4.    You can always call the insurance company and tell them you are an out of network provider filing a claim with them.  Ask what information, and in what fields, they want filled in. They will often be very helpful and tell you exactly how they want the claim to appear.

5.     If you can bill electronically, it is worth the effort to get it set up.  Computers will sort, pay, and send the check to you instead of having people enter the information into a system, actually see the claim and be able to deny or approve it, and make mistakes anywhere along the process.  The less people involved, the better.
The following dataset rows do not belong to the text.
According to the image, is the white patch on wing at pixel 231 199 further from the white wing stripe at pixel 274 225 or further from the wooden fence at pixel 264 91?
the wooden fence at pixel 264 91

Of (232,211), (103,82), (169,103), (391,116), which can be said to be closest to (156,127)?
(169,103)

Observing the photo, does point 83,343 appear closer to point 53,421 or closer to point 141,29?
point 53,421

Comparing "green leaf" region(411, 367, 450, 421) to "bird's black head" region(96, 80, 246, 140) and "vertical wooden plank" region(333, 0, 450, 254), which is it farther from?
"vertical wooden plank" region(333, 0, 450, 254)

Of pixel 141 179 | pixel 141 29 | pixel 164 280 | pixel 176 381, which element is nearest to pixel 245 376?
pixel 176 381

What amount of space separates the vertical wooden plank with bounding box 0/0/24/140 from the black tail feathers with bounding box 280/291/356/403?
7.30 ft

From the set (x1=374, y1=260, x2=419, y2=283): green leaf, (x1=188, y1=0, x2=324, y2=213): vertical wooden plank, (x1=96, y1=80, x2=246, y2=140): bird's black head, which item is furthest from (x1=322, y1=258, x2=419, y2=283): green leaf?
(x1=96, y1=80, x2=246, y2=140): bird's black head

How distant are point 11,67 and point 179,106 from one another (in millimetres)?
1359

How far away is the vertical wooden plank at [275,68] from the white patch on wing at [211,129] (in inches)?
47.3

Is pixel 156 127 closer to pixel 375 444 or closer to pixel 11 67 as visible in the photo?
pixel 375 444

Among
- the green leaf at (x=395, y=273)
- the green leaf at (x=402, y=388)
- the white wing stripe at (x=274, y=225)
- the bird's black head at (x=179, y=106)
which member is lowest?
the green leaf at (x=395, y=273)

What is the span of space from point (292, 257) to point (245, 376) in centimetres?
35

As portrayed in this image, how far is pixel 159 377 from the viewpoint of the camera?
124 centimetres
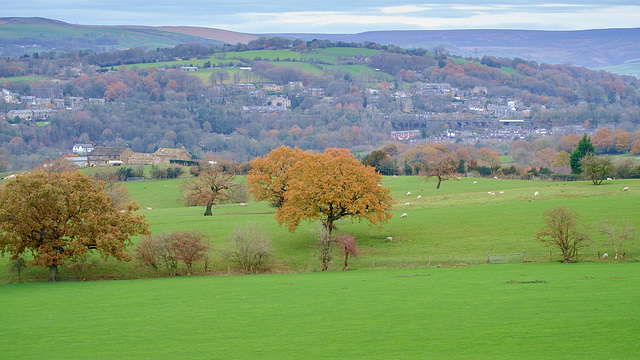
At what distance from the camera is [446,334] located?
2383 centimetres

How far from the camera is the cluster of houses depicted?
148500 mm

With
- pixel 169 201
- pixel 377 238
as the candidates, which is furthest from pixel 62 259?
pixel 169 201

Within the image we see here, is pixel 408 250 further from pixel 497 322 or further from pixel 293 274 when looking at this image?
pixel 497 322

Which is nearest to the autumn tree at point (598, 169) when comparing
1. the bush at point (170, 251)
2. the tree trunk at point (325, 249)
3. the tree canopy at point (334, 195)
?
the tree canopy at point (334, 195)

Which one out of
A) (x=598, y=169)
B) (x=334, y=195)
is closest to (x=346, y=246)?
(x=334, y=195)

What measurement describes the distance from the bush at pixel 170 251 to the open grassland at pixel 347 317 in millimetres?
5779

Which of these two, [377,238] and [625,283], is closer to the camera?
[625,283]

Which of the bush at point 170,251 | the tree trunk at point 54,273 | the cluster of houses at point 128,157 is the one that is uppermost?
the bush at point 170,251

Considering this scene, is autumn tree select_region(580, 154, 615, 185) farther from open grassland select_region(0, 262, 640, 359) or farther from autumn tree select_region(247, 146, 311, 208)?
open grassland select_region(0, 262, 640, 359)

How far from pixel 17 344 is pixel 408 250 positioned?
31.0m

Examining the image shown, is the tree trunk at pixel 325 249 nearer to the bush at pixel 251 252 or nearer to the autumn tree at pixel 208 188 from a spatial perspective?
the bush at pixel 251 252

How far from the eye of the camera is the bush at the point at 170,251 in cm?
4441

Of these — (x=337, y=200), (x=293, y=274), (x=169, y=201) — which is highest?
(x=337, y=200)

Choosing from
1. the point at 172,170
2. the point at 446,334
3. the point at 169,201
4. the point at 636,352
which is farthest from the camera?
the point at 172,170
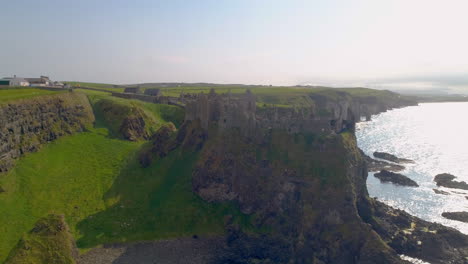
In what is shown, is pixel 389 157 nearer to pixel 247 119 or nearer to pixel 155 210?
pixel 247 119

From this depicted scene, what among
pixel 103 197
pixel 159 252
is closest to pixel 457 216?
pixel 159 252

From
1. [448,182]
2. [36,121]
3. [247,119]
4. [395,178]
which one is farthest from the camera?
[448,182]

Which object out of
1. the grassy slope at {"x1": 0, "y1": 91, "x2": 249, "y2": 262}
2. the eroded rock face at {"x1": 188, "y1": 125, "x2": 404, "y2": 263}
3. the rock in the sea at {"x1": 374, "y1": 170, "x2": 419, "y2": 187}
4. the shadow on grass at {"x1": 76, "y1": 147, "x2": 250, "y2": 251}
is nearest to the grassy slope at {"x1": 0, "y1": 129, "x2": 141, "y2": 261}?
the grassy slope at {"x1": 0, "y1": 91, "x2": 249, "y2": 262}

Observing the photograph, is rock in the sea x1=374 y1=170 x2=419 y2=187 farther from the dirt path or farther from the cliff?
the dirt path

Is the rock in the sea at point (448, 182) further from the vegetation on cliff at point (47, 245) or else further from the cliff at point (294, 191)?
the vegetation on cliff at point (47, 245)

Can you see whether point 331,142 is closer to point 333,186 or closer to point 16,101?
point 333,186

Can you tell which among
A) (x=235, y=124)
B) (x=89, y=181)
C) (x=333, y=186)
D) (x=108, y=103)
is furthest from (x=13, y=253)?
(x=108, y=103)
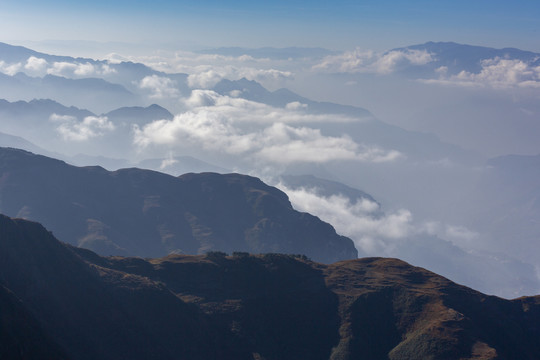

6.     All of your CPT codes need to match the ICD-9 codes as to why the procedure was needed in the first place.  Once you get pairs of codes that work for you, keep a log of them and use them again for future claims.

7.    Call and check up on the claims after 3-4 weeks if you have not heard anything from the insurance company.  They legally have 30 days from the time they receive the claim to respond to you in writing.  If they do not, make sure you bring it to their attention.  If you still have not heard after another 2 weeks, call again. The squeaky wheel gets the grease.

8.     Anytime you call an insurance company, log the date, time, and person you spoke with.  Also keep good notes on what was said, make sure they document the conversation as well, and put it in the chart with the claim.  This is your legal record! 

9.     If you do not agree with the claim, the way it was handled, or the outcome of payment, you have the right to go to arbitration with an outside source.  Do not take their answer as final!  The chances of having a ruling overturned is greater than the chance of it not being overturned.  Keep this in mind.  Also, when threatened nicely with the chance of it going to arbitration, often their tune will change dramatically right then and there on the phone.